A View Askew: Indie Cinema in the 90’s

The so-called “Cinema of Cool” started with a handful of young American filmmakers in the late 1980’s and early 1990’s. These filmmakers were born out of the post-modern media landscape of changing views towards cinema production and distribution. These filmmakers were all inspiring each other and pushing the genre of “indie” into a more sophisticated realm. In 1991, Richard Linklater made Slacker in his hometown in Texas for a minimal budget of $23,000. Linklater was able to achieve critical success through a uniquely independent feature film opening a new door for the potential of indie filmmaking.

Kevin Smith, a film buff and comic-book nerd from Red Bank, New Jersey, was experiencing this filmic progression as a passive bystander, but longed to be a part of this new indie auteur movement. In an interview with Robert K. Elder in the Chicago Review Press, Smith credits Linklater with giving him the inspiration to be a filmmaker.

 It was the movie that got me off my ass; it was the movie that lit a fire under me, the movie that made me think, “Hey, I could be a filmmaker.” And I had never seen a movie like that before ever in my life.  – Kevin Smith

The Weinstein Brothers over at the independent Miramax film studio were fledgling with mild success in the ten years since it’s creation in 1979. Their stride really came with their embrace of this new youth cinema. In 1989, they released sex, lies and videotape, written and directed by Steven Soderbergh. Soderbergh’s film went on to beat out Saving Private Ryan for the Palm D’or at Cannes in 1989. While this brought attention to the relatively new studio and the brothers Weinstein, I would like to argue that the most important year for the development of Miramax and their contribution to the indie cinema was 1994, with the release of Pulp Fiction and Clerks. 

While Pulp Fiction is one of my favorite films of all time, I’m going to focus more on Clerks for this argument. Smith’s freshman effort was made for an uber minimal budget of just under $28,000, slightly more than the Linklater film that inspired him two years earlier. Adopting a sort-of DIY auteuristic approach to filmmaking, Smith made the film over the course of several weeks mostly shooting at night in the convenient store where he worked during the day. He cast friends and friends of friends to be in the movie, even appearing himself as “Silent Bob”. The film premiered at Sundance in 1994, and in addition to recieving the Filmmakers Prize, caught in the eye of Harvey Weinstein, who subsequently picked up the film for distribution.

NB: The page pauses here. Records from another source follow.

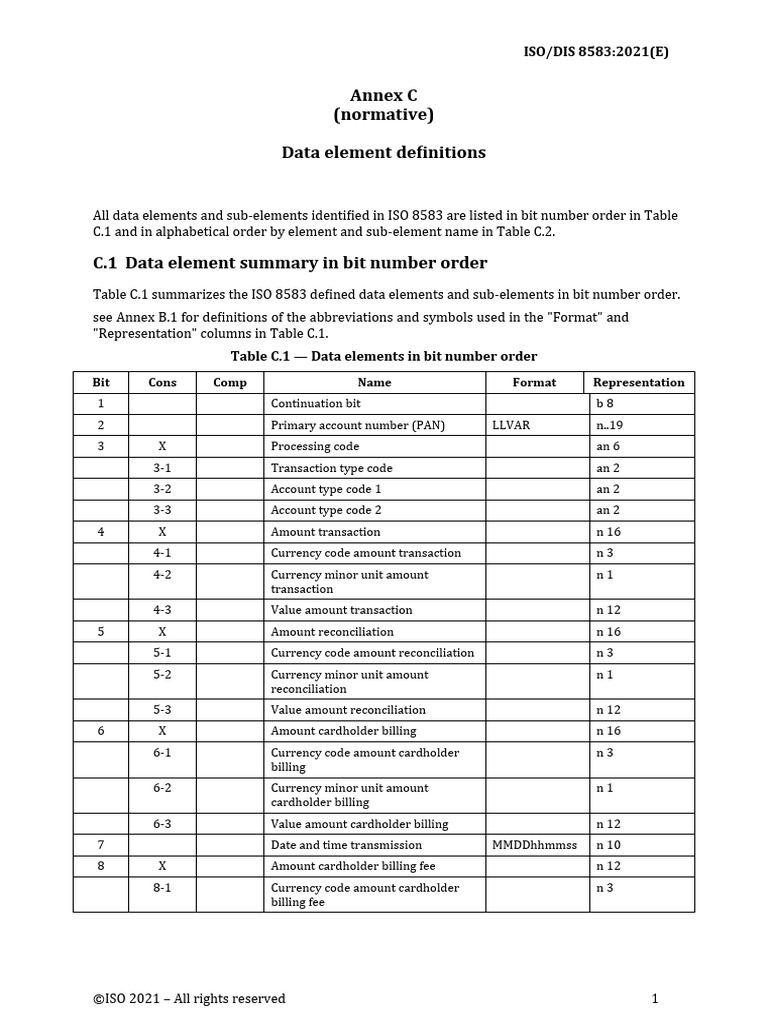 ISO/DIS 8583:2021(E)

Annex C
(normative)

Data element definitions

All data elements and sub-elements identified in ISO 8583 are listed in bit number order in Table C.1 and in alphabetical order by element and sub-element name in Table C.2.

C.1 Data element summary in bit number order

Table C.1 summarizes the ISO 8583 defined data elements and sub-elements in bit number order.

see Annex B.1 for definitions of the abbreviations and symbols used in the "Format" and "Representation" columns in Table C.1.

Table C.1 — Data elements in bit number order

| Bit | Cons | Comp | Name | Format | Representation |
|---|---|---|---|---|---|
| 1 | | | Continuation bit | | b 8 |
| 2 | | | Primary account number (PAN) | LLVAR | n..19 |
| 3 | X | | Processing code | | an 6 |
| | 3-1 | | Transaction type code | | an 2 |
| | 3-2 | | Account type code 1 | | an 2 |
| | 3-3 | | Account type code 2 | | an 2 |
| 4 | X | | Amount transaction | | n 16 |
| | 4-1 | | Currency code amount transaction | | n 3 |
| | 4-2 | | Currency minor unit amount transaction | | n 1 |
| | 4-3 | | Value amount transaction | | n 12 |
| 5 | X | | Amount reconciliation | | n 16 |
| | 5-1 | | Currency code amount reconciliation | | n 3 |
| | 5-2 | | Currency minor unit amount reconciliation | | n 1 |
| | 5-3 | | Value amount reconciliation | | n 12 |
| 6 | X | | Amount cardholder billing | | n 16 |
| | 6-1 | | Currency code amount cardholder billing | | n 3 |
| | 6-2 | | Currency minor unit amount cardholder billing | | n 1 |
| | 6-3 | | Value amount cardholder billing | | n 12 |
| 7 | | | Date and time transmission | MMDDhhmmss | n 10 |
| 8 | X | | Amount cardholder billing fee | | n 12 |
| | 8-1 | | Currency code amount cardholder billing fee | | n 3 |

©ISO 2021 – All rights reserved

1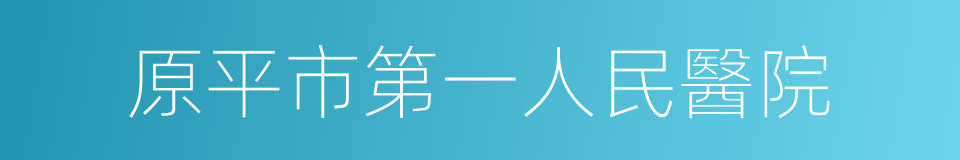 原平市第一人民醫院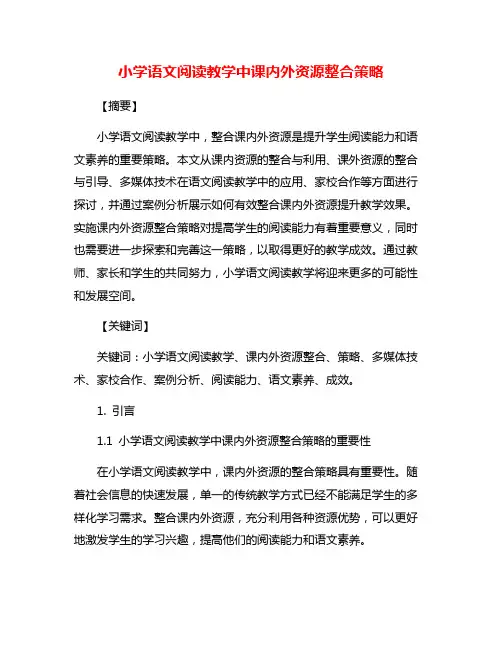 小学语文阅读教学中课内外资源整合策略

【摘要】

小学语文阅读教学中，整合课内外资源是提升学生阅读能力和语文素养的重要策略。本文从课内资源的整合与利用、课外资源的整合与引导、多媒体技术在语文阅读教学中的应用、家校合作等方面进行探讨，并通过案例分析展示如何有效整合课内外资源提升教学效果。实施课内外资源整合策略对提高学生的阅读能力有着重要意义，同时也需要进一步探索和完善这一策略，以取得更好的教学成效。通过教师、家长和学生的共同努力，小学语文阅读教学将迎来更多的可能性和发展空间。

【关键词】

关键词：小学语文阅读教学、课内外资源整合、策略、多媒体技术、家校合作、案例分析、阅读能力、语文素养、成效。

1. 引言

1.1 小学语文阅读教学中课内外资源整合策略的重要性

在小学语文阅读教学中，课内外资源的整合策略具有重要性。随着社会信息的快速发展，单一的传统教学方式已经不能满足学生的多样化学习需求。整合课内外资源，充分利用各种资源优势，可以更好地激发学生的学习兴趣，提高他们的阅读能力和语文素养。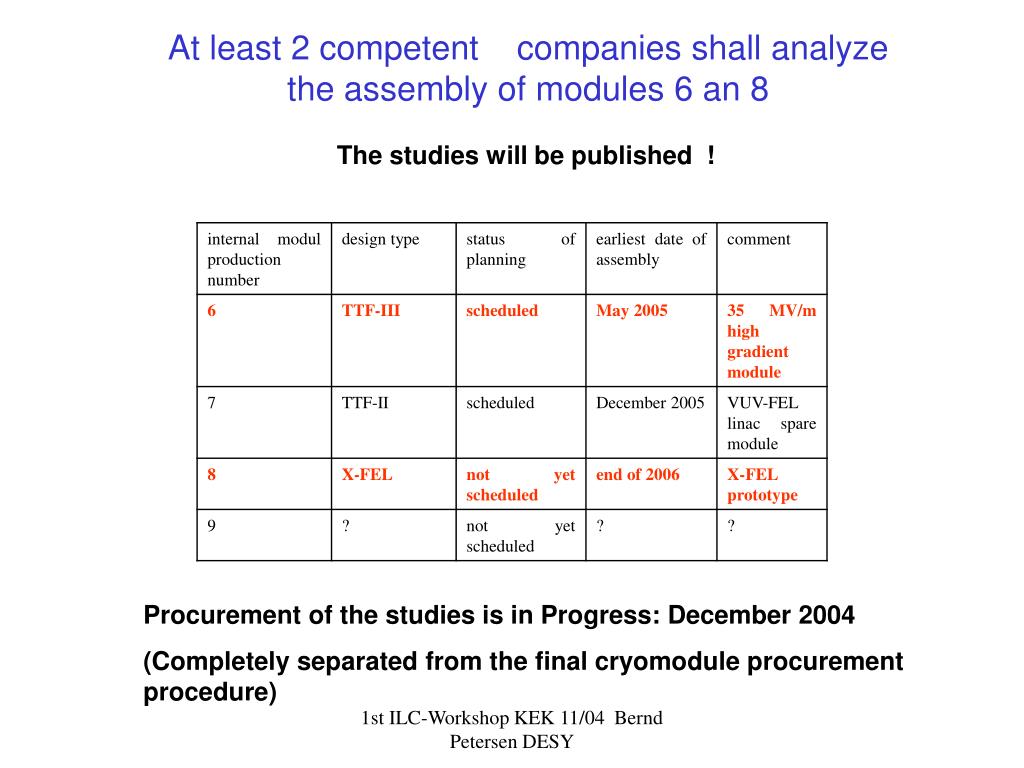 At least 2 competent companies shall analyze the assembly of modules 6 an 8

The studies will be published !

| internal modul production number | design type | status of planning | earliest date of assembly | comment |
|---|---|---|---|---|
| 6 | TTF-III | scheduled | May 2005 | 35 MV/m high gradient module |
| 7 | TTF-II | scheduled | December 2005 | VUV-FEL linac spare module |
| 8 | X-FEL | not yet scheduled | end of 2006 | X-FEL prototype |
| 9 | ? | not yet scheduled | ? | ? |

Procurement of the studies is in Progress: December 2004

(Completely separated from the final cryomodule procurement procedure)

1st ILC-Workshop KEK 11/04 Bernd Petersen DESY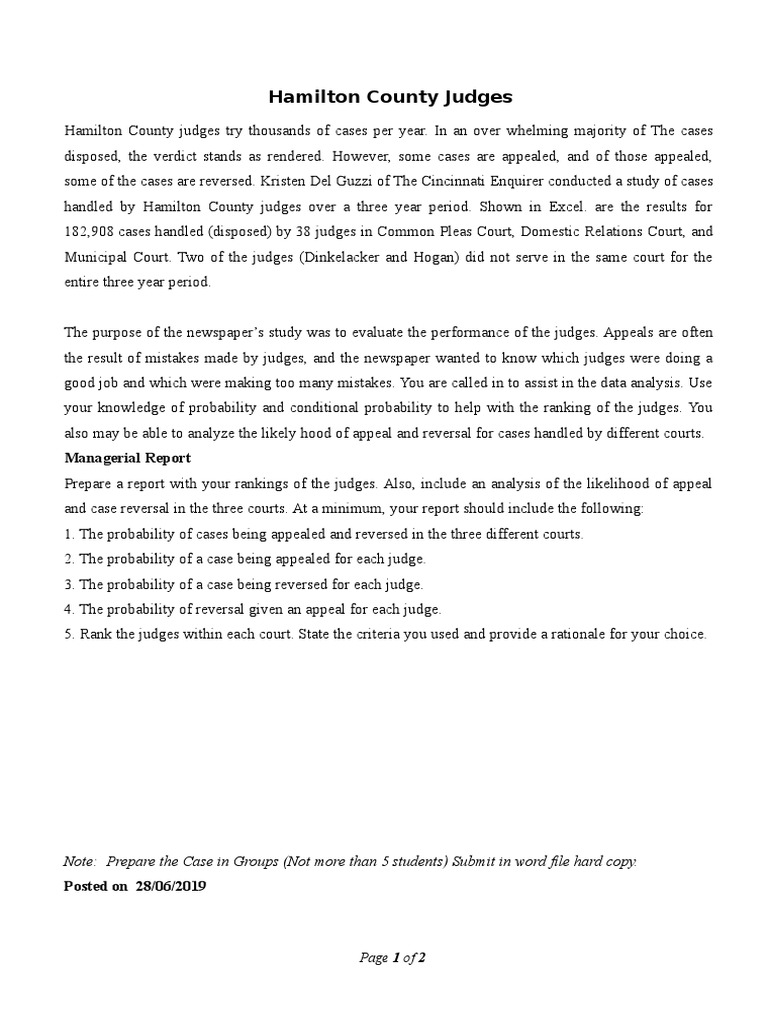 Hamilton County Judges

Hamilton County judges try thousands of cases per year. In an over whelming majority of The cases disposed, the verdict stands as rendered. However, some cases are appealed, and of those appealed, some of the cases are reversed. Kristen Del Guzzi of The Cincinnati Enquirer conducted a study of cases handled by Hamilton County judges over a three year period. Shown in Excel. are the results for 182,908 cases handled (disposed) by 38 judges in Common Pleas Court, Domestic Relations Court, and Municipal Court. Two of the judges (Dinkelacker and Hogan) did not serve in the same court for the entire three year period.

The purpose of the newspaper's study was to evaluate the performance of the judges. Appeals are often the result of mistakes made by judges, and the newspaper wanted to know which judges were doing a good job and which were making too many mistakes. You are called in to assist in the data analysis. Use your knowledge of probability and conditional probability to help with the ranking of the judges. You also may be able to analyze the likely hood of appeal and reversal for cases handled by different courts.

Managerial Report

Prepare a report with your rankings of the judges. Also, include an analysis of the likelihood of appeal and case reversal in the three courts. At a minimum, your report should include the following:
1. The probability of cases being appealed and reversed in the three different courts.
2. The probability of a case being appealed for each judge.
3. The probability of a case being reversed for each judge.
4. The probability of reversal given an appeal for each judge.
5. Rank the judges within each court. State the criteria you used and provide a rationale for your choice.

Note: Prepare the Case in Groups (Not more than 5 students) Submit in word file hard copy.

Posted on 28/06/2019

Page 1 of 2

Smith’s filmmaking style is indicative of this new school of film; crude, irreverent, yet imbued with a post-modern approach to the classical mode of filmmaking. Smith, Soderbergh, and Linklater weren’t film school kids, they just jumped right into the medium after being passionate passive viewers. This is an important distinction from previous generations of filmmakers, who had a greater classical educational understanding of the machinations of the film system and film theory. These auteurs were able to express a new opinion in a classic format through the burgeoning 90’s independent film scene propelled by studios like Miramax.